Electroactive polymer/graphene oxide nanostructured composites; evidence for direct chemical interactions between PEDOT and GOx

• Nanostructured composites based on pEDOT and graphene oxide (GOx) were synthesized.
• A new chemical bond between S from thiophene rings and O from GOx was detected.
• PEDOT/GOx nanocomposites exhibit compact layered structure.
• Significant improvement of electric capacitance was noticed for nanocomposites.

This work concerns electrochemical synthesis of nanocomposites consisting of conducting polymer and reduced graphene oxide (rGOx) as electrode materials for supercapacitors. The electrosynthesis was performed in an aqueous solution of the 3,4-ethylenedioxytiophene (EDOT) monomer and graphene oxide (GOx) without supporting electrolyte. The amount of GOx was optimized to obtain the best electrochemical performance of the nanocomposite material.

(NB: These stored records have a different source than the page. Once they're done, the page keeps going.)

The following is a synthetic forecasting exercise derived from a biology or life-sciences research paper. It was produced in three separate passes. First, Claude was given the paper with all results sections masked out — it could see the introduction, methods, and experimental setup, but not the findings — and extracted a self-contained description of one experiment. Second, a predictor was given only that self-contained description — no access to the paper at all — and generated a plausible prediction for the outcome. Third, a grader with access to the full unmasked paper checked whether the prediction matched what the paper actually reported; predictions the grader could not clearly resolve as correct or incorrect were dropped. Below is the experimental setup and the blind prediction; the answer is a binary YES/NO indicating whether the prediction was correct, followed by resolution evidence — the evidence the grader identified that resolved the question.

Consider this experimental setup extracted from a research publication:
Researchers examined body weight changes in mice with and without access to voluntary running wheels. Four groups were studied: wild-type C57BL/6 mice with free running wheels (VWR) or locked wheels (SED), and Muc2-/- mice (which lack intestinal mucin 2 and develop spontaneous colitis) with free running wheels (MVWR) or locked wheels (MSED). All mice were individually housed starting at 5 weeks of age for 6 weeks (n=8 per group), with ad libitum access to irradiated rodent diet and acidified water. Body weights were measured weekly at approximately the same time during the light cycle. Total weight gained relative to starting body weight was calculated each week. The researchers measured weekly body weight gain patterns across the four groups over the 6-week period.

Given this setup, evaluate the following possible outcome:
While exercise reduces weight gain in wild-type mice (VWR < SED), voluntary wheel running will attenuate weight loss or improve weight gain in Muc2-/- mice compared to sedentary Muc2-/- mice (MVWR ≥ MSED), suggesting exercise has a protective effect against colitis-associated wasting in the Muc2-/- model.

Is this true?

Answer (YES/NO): NO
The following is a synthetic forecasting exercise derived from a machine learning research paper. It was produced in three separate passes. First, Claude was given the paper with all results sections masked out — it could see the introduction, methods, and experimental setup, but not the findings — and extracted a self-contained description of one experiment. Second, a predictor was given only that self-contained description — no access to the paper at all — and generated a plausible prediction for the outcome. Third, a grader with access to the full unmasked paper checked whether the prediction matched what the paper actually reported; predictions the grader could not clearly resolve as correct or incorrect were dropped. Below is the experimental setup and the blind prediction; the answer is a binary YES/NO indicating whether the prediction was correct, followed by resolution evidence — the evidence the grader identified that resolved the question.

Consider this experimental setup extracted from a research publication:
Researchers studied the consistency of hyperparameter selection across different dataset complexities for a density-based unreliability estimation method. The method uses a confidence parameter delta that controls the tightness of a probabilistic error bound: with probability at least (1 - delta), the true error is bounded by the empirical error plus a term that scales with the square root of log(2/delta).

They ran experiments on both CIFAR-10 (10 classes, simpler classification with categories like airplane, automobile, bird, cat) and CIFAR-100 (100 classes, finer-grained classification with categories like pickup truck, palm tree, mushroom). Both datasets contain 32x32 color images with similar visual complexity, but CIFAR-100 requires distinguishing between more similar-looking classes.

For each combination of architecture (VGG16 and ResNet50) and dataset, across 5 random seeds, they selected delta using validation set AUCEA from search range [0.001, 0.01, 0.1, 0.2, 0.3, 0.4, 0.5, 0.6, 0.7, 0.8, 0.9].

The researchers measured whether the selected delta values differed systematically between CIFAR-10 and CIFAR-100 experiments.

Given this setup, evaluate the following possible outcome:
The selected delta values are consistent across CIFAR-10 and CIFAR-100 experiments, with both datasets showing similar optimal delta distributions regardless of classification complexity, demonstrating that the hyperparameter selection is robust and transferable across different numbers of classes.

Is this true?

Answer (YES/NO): YES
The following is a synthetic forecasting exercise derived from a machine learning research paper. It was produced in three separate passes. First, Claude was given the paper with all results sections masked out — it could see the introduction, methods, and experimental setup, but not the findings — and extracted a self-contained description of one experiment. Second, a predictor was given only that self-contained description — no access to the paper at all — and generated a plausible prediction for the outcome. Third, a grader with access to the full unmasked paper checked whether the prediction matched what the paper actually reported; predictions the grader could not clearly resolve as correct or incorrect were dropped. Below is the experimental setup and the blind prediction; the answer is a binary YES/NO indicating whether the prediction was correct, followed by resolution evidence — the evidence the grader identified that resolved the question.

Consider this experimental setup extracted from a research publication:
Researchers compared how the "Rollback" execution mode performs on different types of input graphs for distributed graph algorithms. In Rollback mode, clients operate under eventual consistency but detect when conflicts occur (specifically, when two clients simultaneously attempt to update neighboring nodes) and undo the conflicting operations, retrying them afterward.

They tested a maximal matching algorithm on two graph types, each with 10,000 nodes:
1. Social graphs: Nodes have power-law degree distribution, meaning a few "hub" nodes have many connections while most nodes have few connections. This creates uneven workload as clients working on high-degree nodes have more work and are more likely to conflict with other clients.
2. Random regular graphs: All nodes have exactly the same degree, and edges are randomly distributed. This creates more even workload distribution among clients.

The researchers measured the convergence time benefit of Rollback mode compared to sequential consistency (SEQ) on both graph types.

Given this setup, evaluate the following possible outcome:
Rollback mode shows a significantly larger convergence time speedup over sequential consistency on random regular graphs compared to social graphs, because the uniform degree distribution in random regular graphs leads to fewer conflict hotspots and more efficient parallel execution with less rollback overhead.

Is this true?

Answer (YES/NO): YES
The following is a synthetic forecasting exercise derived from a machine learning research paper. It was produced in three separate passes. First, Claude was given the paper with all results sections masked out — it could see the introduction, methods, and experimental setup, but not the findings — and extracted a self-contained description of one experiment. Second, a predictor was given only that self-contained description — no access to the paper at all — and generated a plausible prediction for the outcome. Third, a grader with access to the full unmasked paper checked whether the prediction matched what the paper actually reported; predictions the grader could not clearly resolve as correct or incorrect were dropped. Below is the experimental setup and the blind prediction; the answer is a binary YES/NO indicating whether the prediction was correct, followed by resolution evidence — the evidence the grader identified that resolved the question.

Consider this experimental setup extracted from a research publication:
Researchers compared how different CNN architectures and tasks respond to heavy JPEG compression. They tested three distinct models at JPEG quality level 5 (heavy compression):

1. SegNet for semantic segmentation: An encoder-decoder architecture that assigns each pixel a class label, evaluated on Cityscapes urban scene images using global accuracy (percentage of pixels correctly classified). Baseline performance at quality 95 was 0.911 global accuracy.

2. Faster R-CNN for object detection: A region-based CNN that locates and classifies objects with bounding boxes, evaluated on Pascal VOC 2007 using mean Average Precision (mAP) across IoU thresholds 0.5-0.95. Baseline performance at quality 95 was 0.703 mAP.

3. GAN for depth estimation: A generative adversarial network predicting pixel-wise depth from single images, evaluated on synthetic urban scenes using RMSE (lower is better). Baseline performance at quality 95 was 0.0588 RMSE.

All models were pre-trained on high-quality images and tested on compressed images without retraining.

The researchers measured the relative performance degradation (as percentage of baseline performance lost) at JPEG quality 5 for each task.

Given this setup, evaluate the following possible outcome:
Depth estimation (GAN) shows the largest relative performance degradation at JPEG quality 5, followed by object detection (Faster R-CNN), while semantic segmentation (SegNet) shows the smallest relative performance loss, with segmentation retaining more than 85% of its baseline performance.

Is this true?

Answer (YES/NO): NO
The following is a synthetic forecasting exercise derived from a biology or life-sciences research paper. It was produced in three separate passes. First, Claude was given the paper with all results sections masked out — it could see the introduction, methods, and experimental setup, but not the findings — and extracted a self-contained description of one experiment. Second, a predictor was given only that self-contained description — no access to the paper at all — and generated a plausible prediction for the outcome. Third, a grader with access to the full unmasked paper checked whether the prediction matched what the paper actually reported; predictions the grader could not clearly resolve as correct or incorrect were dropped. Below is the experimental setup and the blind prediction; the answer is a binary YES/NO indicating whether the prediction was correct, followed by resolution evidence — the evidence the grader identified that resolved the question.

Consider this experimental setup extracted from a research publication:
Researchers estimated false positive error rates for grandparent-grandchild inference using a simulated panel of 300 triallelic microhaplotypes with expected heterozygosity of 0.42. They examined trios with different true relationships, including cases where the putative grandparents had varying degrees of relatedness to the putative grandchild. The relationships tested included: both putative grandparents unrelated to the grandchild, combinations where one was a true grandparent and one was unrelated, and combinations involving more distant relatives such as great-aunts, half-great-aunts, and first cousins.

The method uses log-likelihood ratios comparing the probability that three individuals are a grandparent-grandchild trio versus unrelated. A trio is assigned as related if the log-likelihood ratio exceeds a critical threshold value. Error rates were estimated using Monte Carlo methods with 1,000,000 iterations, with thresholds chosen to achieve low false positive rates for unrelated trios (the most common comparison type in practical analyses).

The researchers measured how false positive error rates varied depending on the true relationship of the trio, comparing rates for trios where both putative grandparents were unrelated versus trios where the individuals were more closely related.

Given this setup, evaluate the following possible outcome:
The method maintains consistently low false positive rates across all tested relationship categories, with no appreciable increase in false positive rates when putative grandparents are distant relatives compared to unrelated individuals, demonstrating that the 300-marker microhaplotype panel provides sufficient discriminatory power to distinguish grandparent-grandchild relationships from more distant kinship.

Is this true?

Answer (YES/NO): NO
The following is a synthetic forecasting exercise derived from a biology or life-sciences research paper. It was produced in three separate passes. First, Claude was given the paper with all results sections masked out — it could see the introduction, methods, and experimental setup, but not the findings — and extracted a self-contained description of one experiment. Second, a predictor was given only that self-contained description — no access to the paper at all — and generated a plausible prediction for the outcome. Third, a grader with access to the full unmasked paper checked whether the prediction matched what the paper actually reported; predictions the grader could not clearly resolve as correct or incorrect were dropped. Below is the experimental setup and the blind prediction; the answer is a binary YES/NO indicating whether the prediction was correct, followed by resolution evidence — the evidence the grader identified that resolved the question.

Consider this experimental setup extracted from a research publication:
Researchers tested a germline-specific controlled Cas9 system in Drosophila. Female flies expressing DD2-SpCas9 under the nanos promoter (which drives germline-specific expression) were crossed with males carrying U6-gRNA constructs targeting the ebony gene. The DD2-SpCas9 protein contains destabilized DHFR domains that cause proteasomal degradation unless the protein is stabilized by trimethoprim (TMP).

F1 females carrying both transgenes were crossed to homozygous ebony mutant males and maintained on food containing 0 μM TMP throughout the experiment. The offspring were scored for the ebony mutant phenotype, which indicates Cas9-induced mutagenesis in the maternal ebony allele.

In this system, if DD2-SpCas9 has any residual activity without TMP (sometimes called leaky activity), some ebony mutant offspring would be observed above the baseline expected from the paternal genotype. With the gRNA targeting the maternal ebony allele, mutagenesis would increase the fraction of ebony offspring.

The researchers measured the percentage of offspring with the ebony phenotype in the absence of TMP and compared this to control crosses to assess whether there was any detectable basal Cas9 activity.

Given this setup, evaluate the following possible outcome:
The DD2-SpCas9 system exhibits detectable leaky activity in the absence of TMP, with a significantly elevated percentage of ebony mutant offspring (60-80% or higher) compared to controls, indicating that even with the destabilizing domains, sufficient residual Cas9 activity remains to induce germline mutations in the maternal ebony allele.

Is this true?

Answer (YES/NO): NO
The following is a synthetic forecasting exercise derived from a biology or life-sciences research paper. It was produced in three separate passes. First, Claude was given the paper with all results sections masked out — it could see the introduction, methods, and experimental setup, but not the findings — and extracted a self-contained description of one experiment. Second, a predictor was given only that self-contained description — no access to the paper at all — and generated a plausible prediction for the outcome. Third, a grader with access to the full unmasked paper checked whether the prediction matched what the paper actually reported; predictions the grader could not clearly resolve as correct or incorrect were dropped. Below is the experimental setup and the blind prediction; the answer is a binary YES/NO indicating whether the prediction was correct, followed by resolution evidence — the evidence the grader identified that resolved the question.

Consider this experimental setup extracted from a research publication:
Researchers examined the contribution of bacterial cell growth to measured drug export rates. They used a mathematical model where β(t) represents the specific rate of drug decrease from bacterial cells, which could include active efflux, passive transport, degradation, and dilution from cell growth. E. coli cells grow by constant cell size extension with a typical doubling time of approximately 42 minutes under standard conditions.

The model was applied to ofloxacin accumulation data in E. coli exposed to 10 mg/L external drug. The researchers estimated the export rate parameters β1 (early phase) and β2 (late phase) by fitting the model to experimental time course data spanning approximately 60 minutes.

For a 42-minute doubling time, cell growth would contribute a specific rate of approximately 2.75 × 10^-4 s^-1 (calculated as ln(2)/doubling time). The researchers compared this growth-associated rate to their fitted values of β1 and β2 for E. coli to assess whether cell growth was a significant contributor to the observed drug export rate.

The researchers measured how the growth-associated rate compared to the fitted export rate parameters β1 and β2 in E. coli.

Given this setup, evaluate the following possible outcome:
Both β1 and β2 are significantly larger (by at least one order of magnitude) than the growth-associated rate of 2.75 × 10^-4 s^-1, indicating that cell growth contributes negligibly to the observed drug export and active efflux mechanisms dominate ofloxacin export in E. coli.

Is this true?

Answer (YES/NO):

The just-prepared nanocomposite (pEDOT/GOx) was electrochemically reduced in order to decrease the number of oxygen-rich functional groups on the GOx surface, to increase the amount of sp2 hybridized carbon atoms and, in consequence, to increase the electrical conductivity. SEM results show a uniform, wavy and layered structure of the nanocomposite. XPS analysis confirms a partial reduction of functional oxygen groups of GOx and a partial return to the graphene-like sp2 network in the process of electrochemical reduction. A new chemical bond has been detected between sulphur from thiophene rings and oxygen coming from graphene oxide as proof of direct chemical interaction between both components PEDOT and GOx. Electrochemical tests show that the polymer provides an excellent conductive matrix for the graphene oxide. The incorporated graphene oxide, on the other hand, improves the nanocomposite specific surface area. As a result, the nanocomposite exhibits much higher electric capacitance in comparison with the pure polymer or graphene oxide alone. Nanocomposites display fast charging/discharging processes and good electrochemical stability. The electrochemical properties put them in a promising position as a potential material for energy storage devices such as supercapacitors.